### Page extract

The first few lines of a book are no exception, often a harbinger of things to come. This calls to mind great opening lines like, “It was the best of times, it was the worst of times,” or “One fish, two fish, red fish, blue fish.”

Joe Macleod’s 2022 book, “Endineering,” starts with the following: “Many of us feel lost. Trapped in the oscillation between consumerism and concern. At one end are powerful, short-term individualistic desires satisfied by consumerism. At the other, the guilty experience of an overburdened environment and society.”

From this promising opening, Macleod offers a how-to guide for companies to consider around the "endings" of a product or service. In my various interactions with Macleod, I’ve learned a few key things about building better consumer off-boarding processes. He stresses the importance of building an emotional connection beyond the marketing, sales and onboarding of a product and extending it through the inevitable end of the relationship between the user and the product. He also encourages businesses to recognize the opportunities that arise when they put resources toward filling the gap at the end of a product’s life with a good customer experience.

Macleod defines endineering as “a shorthand term which refers to the practice, philosophy, tools and methods of creating consumer off-boarding experiences of a product, service or digital product.”

The importance of emotional connection

Companies have put considerable resources into the marketing, sales, packaging and shipping of products to tie to peoples’ emotions. Product teams think deeply about how a consumer feels when they use a product.

For the most part, though, companies haven’t finished the process. Once a product is in the customer’s hands, problematic characteristics of bad endings arise, according to Macleod:

  1. The relationship breaks: The relationship between customer and producer is complete after the initial transaction
  2. Asset definition is lost: When a product is no longer useful to the customer, the lack of infrastructure to continue usefulness diminishes its value
  3. Actors and actions are anonymized: We don’t know where our waste goes, and the producer doesn’t follow the product or material’s progress past the initial sale
  4. Routes to neutralizing are blurred: It is often difficult to figure out how to properly get rid of a product. We keep things we don’t need, dispose of them irresponsibly or donate in hopes that the nonprofit knows what to do with it. The product’s value is lost and its environmental impact locks in after a single use

The tendency of companies to abandon customers after onboarding leaves them feeling alone and abandoned, Macleod writes. Companies even make a smooth off-boarding process difficult to achieve. A common example is to design a product for disassembly and recyclability without providing the end user with a realistic method to achieve that end. 

In addition, companies use sterile, impersonal language for product off-boarding, which third parties, government entities and legislation often facilitate. Emotionless ends are missed opportunities. As a society, we tend to undervalue product ends so much that it results in on-package labeling that only tells a user what not to do.

######
### Data below

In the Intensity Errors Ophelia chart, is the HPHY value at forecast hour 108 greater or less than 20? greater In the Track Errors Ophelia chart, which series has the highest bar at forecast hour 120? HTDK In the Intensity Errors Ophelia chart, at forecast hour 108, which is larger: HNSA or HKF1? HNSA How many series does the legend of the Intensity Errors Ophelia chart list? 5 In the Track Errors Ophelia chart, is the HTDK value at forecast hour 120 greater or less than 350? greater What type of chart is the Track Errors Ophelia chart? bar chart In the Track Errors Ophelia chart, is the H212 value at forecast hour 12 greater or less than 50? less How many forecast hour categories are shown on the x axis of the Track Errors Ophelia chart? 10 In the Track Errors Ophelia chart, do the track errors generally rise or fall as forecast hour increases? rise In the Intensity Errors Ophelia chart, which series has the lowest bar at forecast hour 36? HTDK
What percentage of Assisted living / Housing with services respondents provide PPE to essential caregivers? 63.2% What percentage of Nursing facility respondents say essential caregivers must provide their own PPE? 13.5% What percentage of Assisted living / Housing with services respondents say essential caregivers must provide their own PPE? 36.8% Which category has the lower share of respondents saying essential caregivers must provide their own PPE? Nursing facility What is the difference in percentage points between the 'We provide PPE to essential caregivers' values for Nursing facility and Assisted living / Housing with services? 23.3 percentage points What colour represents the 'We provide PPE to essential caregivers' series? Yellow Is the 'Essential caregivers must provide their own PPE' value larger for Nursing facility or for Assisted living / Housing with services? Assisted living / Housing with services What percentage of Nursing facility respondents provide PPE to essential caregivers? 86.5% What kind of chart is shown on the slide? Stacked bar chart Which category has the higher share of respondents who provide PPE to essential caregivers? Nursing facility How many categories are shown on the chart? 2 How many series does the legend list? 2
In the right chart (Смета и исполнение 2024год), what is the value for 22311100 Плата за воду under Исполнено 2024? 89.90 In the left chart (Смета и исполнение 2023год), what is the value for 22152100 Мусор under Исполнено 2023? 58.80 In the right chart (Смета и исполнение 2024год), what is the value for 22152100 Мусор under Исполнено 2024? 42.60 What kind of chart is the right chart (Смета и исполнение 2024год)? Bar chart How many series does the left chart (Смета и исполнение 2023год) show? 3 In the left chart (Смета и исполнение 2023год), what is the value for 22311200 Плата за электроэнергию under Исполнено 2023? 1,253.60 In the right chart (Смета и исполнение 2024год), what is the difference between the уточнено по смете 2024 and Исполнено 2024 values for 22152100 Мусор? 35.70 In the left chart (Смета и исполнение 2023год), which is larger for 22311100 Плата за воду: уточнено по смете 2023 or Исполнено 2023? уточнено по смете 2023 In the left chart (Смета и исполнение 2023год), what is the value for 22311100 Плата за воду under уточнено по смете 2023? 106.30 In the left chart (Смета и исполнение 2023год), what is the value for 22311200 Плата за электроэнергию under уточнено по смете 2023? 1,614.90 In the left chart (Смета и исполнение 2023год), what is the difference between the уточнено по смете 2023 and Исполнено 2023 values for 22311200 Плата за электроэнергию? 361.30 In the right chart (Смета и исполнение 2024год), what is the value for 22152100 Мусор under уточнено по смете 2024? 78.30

######

▶ **Directions for this task**: From the text on endineering, list the short headings of the problematic characteristics of bad endings that Macleod describes.

▶ **Response for this exercise**:
- The relationship breaks
- Asset definition is lost
- Actors and actions are anonymized
- Routes to neutralizing are blurred